There was a lot more about Paul Ogorzow’s racial inferiority as the reason for his criminality — a simplistically eugenic explanation provided by the state secretary of the kind to which I had no intention of lending my voice; besides, Masuren was part of East Prussia, and Ogorzow, who had grown up speaking German, was no more a Slav than I was. Instead I’d decided to end on a more personal, insightful note — something which, like a tree cake from the famous Café Buchwald, had layers of meaning that were not immediately obvious. I spoke off the cuff, of course, which would certainly have alarmed Gutterer; then again, no one, not even the state secretary of Propaganda, was about to interrupt me now in front of all our distinguished foreign guests.

“Gentlemen, as a detective I can’t claim to have learned very much in my twenty years of service. Frankly, the older I get, the less I seem to know and the more I’m aware of it.”

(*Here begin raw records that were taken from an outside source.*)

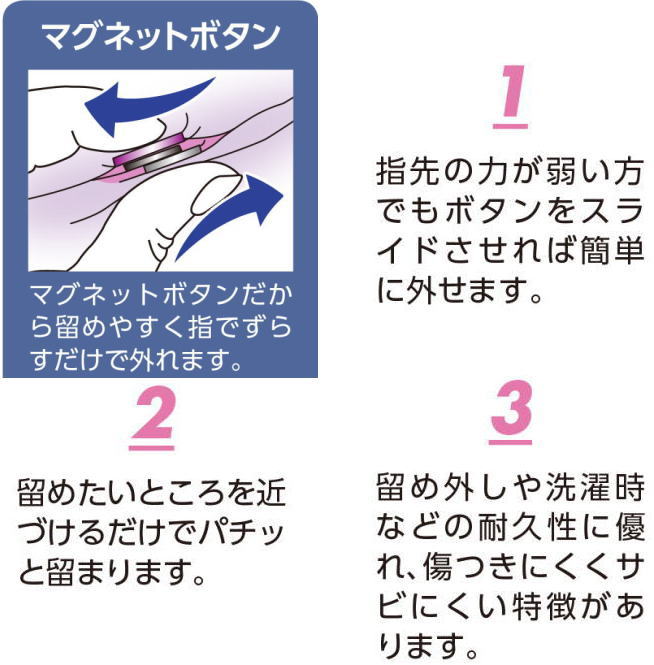 マグネットボタン

マグネットボタンだから留めやすく指でずらすだけで外れます。

1

指先の力が弱い方でもボタンをスライドさせれば簡単に外せます。

2

留めたいところを近づけるだけでパチッと留まります。

3

留め外しや洗濯時などの耐久性に優れ、傷つきにくくサビにくい特徴があります。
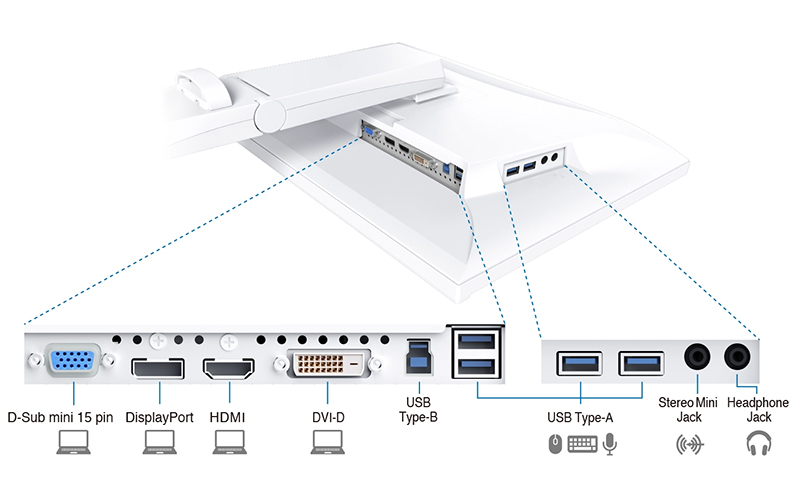 D-Sub mini 15 pin

DisplayPort

HDMI

DVI-D

USB Type-B

USB Type-A

Stereo Mini Jack

Headphone Jack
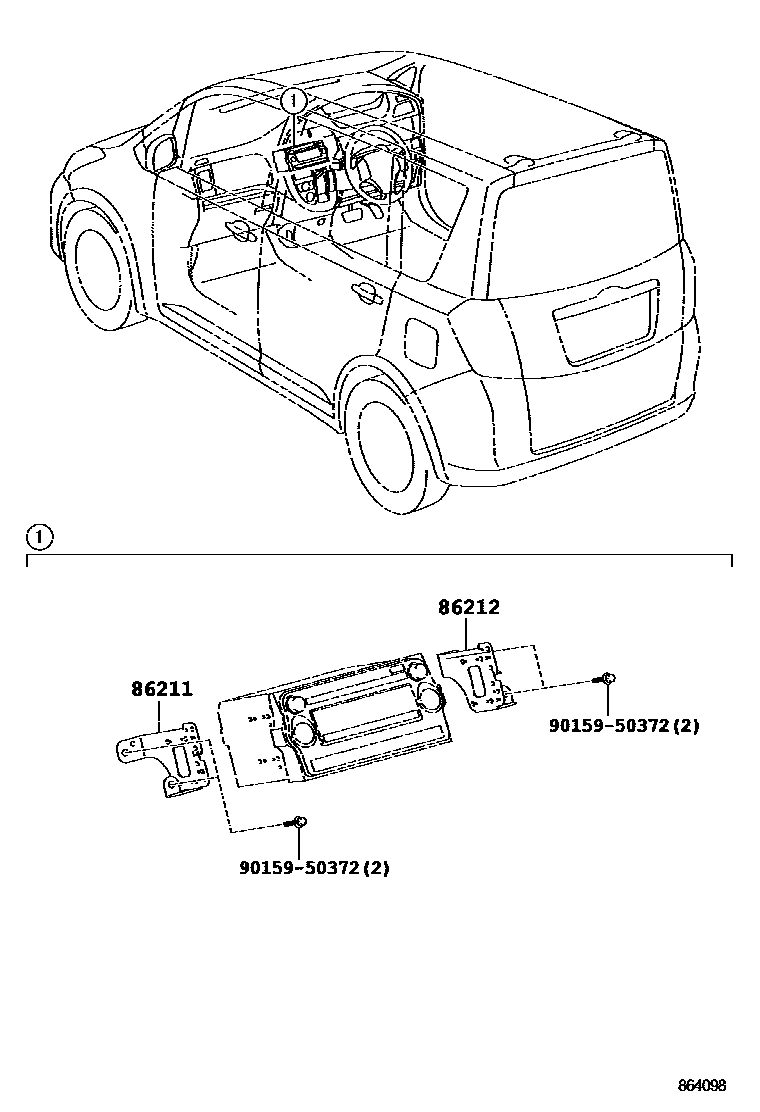 1

1

86212

86211

90159-50372(2)

90159-50372(2)

864098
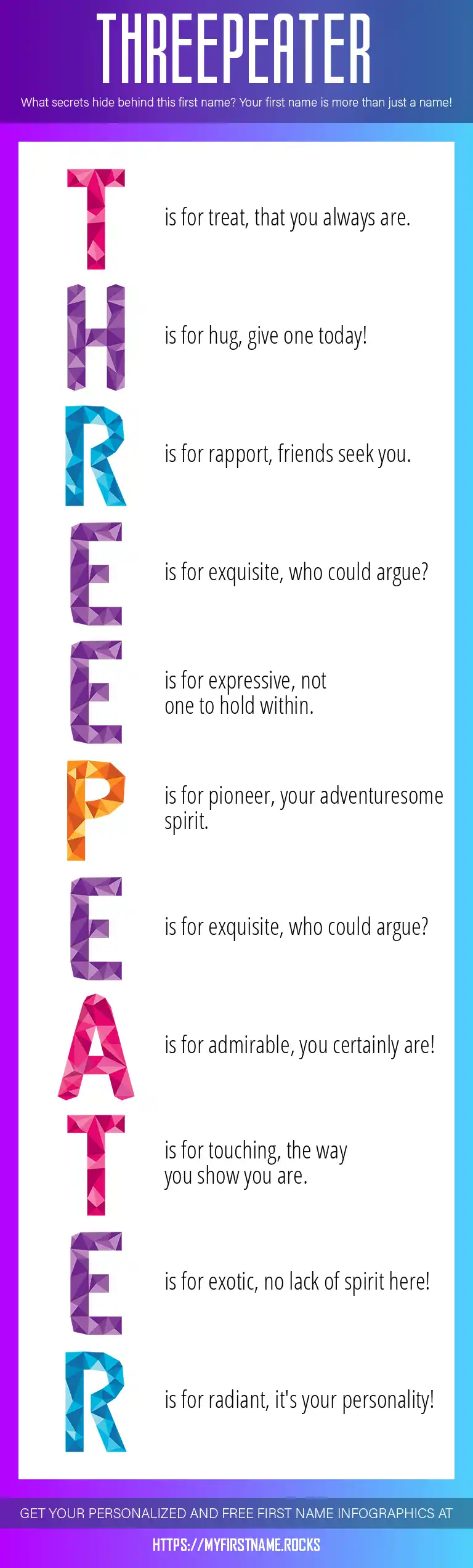 THREEPEATER

What secrets hide behind this first name? Your first name is more than just a name!

T is for treat, that you always are.

H is for hug, give one today!

R is for rapport, friends seek you.

E is for exquisite, who could argue?

E is for expressive, not one to hold within.

P is for pioneer, your adventuresome spirit.

E is for exquisite, who could argue?

A is for admirable, you certainly are!

T is for touching, the way you show you are.

E is for exotic, no lack of spirit here!

R is for radiant, it's your personality!

GET YOUR PERSONALIZED AND FREE FIRST NAME INFOGRAPHICS AT

HTTPS://MYFIRSTNAME.ROCKS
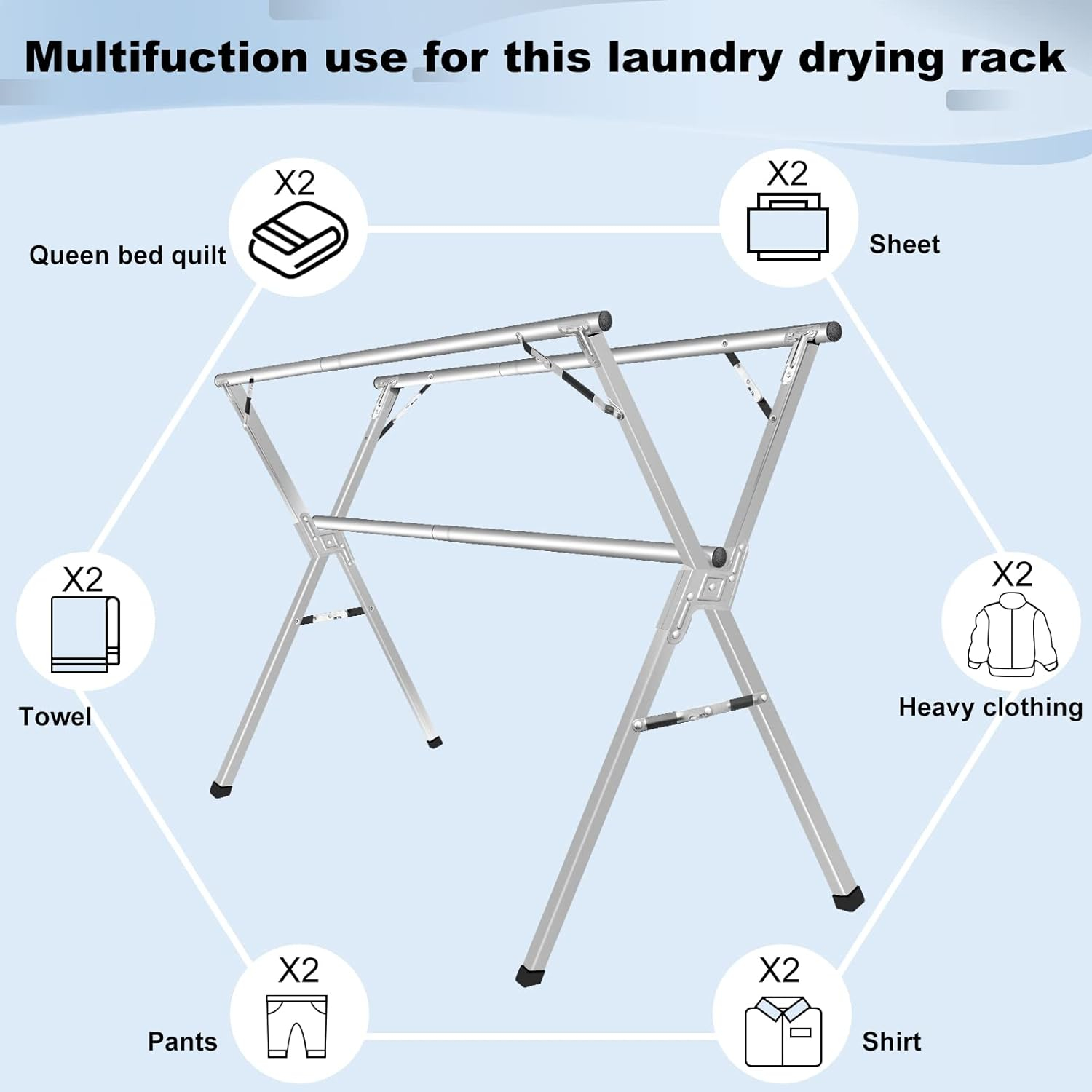 Multifuction use for this laundry drying rack

X2
Queen bed quilt

X2
Sheet

X2
Towel

X2
Heavy clothing

X2
Pants

X2
Shirt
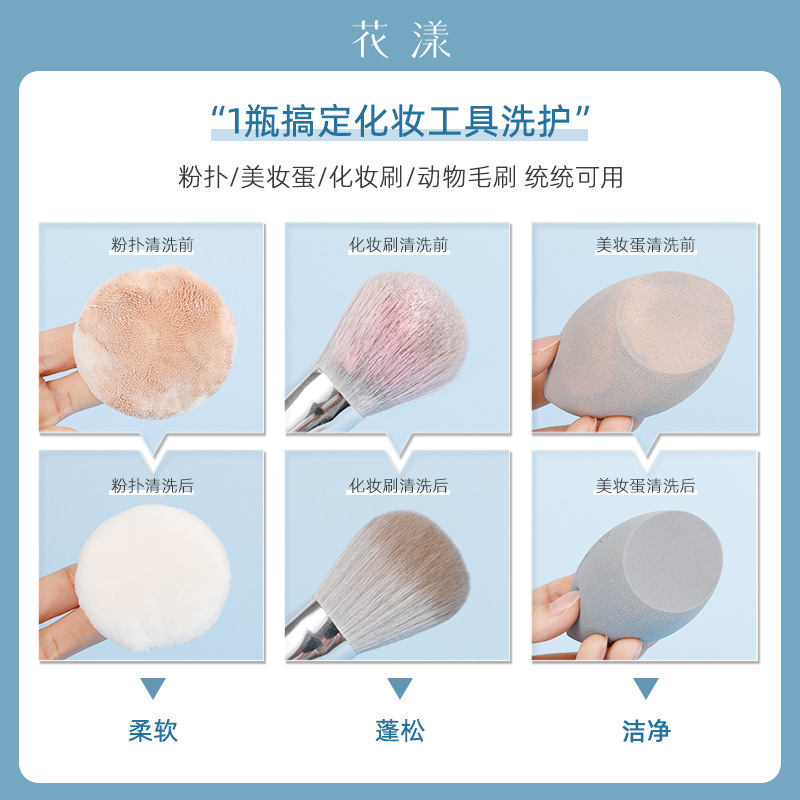 花漾

“1瓶搞定化妆工具洗护”

粉扑/美妆蛋/化妆刷/动物毛刷 统统可用

粉扑清洗前

化妆刷清洗前

美妆蛋清洗前

粉扑清洗后

化妆刷清洗后

美妆蛋清洗后

柔软

蓬松

洁净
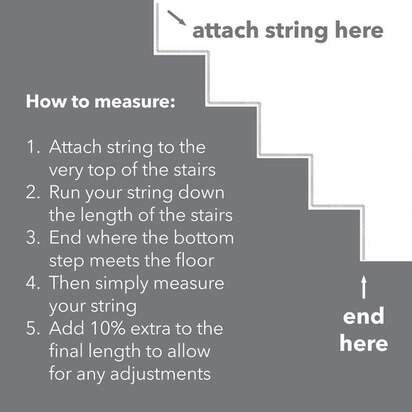 attach string here

How to measure:

1. Attach string to the very top of the stairs
2. Run your string down the length of the stairs
3. End where the bottom step meets the floor
4. Then simply measure your string
5. Add 10% extra to the final length to allow for any adjustments

end here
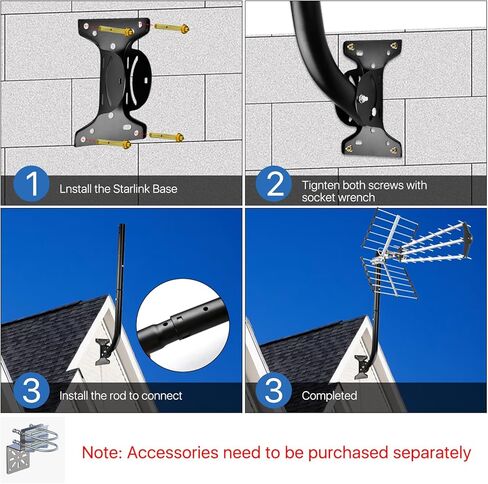 1 Lnstall the Starlink Base

2 Tignten both screws with socket wrench

3 Install the rod to connect

3 Completed

Note: Accessories need to be purchased separately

A little to my surprise, Himmler started to nod, although I knew for a fact that he wasn’t yet forty-two and he didn’t look like the type to admit his ignorance about anything. Nebe had told me that in Himmler’s briefcase there was always a copy of a Hindu verse scripture called the Bhagavad Gita. I don’t read much of that kind of thing myself and I didn’t know if I thought this made him a wise man; but I expect he thought so.

“But what I’m sure of is this: that it’s the ordinary people like Fritz Gormann who commit the most extraordinary crimes. It’s the ladies who play a Schubert impromptu on the piano who poison your tea, the devoted mothers who smother all of their children, the bank clerks and insurance salesmen who rape and strangle their customers, and the scoutmasters who butcher their whole families with an ax. Dockworkers, truck drivers, machine operators, waiters, pharmacists, teachers. Reliable men. Quiet types. Loving fathers and husbands. Pillars of the community. Respectable citizens. These are your modern murderers. If I had five marks for every killer who was a regular Fritz who wouldn’t harm a fly, then I’d be a rich man.

“Evil doesn’t come wearing evening dress and speaking with a foreign accent. It doesn’t have a scar on its face and a sinister smile. It rarely ever owns a castle with a laboratory in the attic, and it doesn’t have joined-up eyebrows and gap teeth. The fact is, it’s easy to recognize an evil man when you see him: he looks just like you or me. Killers are never monsters, seldom inhuman, and, in my own experience, nearly always commonplace, dull, boring, banal. It’s the human factor that’s important here. As Adolf Hitler has himself pointed out, we should recognize that Man is as cruel as Nature itself. And so perhaps it’s the Man next door who is the beast of whom we had better beware. For that reason it is perhaps also the Man next door who is best equipped to catch him. A very ordinary man like me. Thank you and Heil Hitler.”

The men seated in front of me started to clap; they were probably relieved that they could get out of that stifling, smoke-filled room and have a coffee on the terrace. Some of the other speakers who were yet to follow — Albert Widmann, Paul Werner, and Friedrich Panzinger — eyed me with a mixture of envy and contempt. The contempt I was used to, of course. As Nebe had reminded me, my own career was stalled, permanently; I was just air and a threat to no one; but they still had their own speaking ordeals ahead of them, and it wasn’t long before I learned that I’d managed to set the bar quite high. As I sat down, Nebe made some long-winded appreciative noises at the lectern and told everyone how I’d modestly neglected to mention the police decoration I’d received for apprehending Gormann and what an asset I was to everyone in Kripo at Werderscher Markt. This was news to me as I hadn’t ever been through the door of the smart, new police building on Werderscher Markt and, other than Nebe himself, knew hardly anyone who worked there. It sounded a lot like praise but he might as well have been giving Ebert’s eulogy on the steps of the Reichstag. Still, it was nice of him to bother; after all, there were some, like Panzinger and Widmann, who would happily have seen me on my way to Buchenwald concentration camp.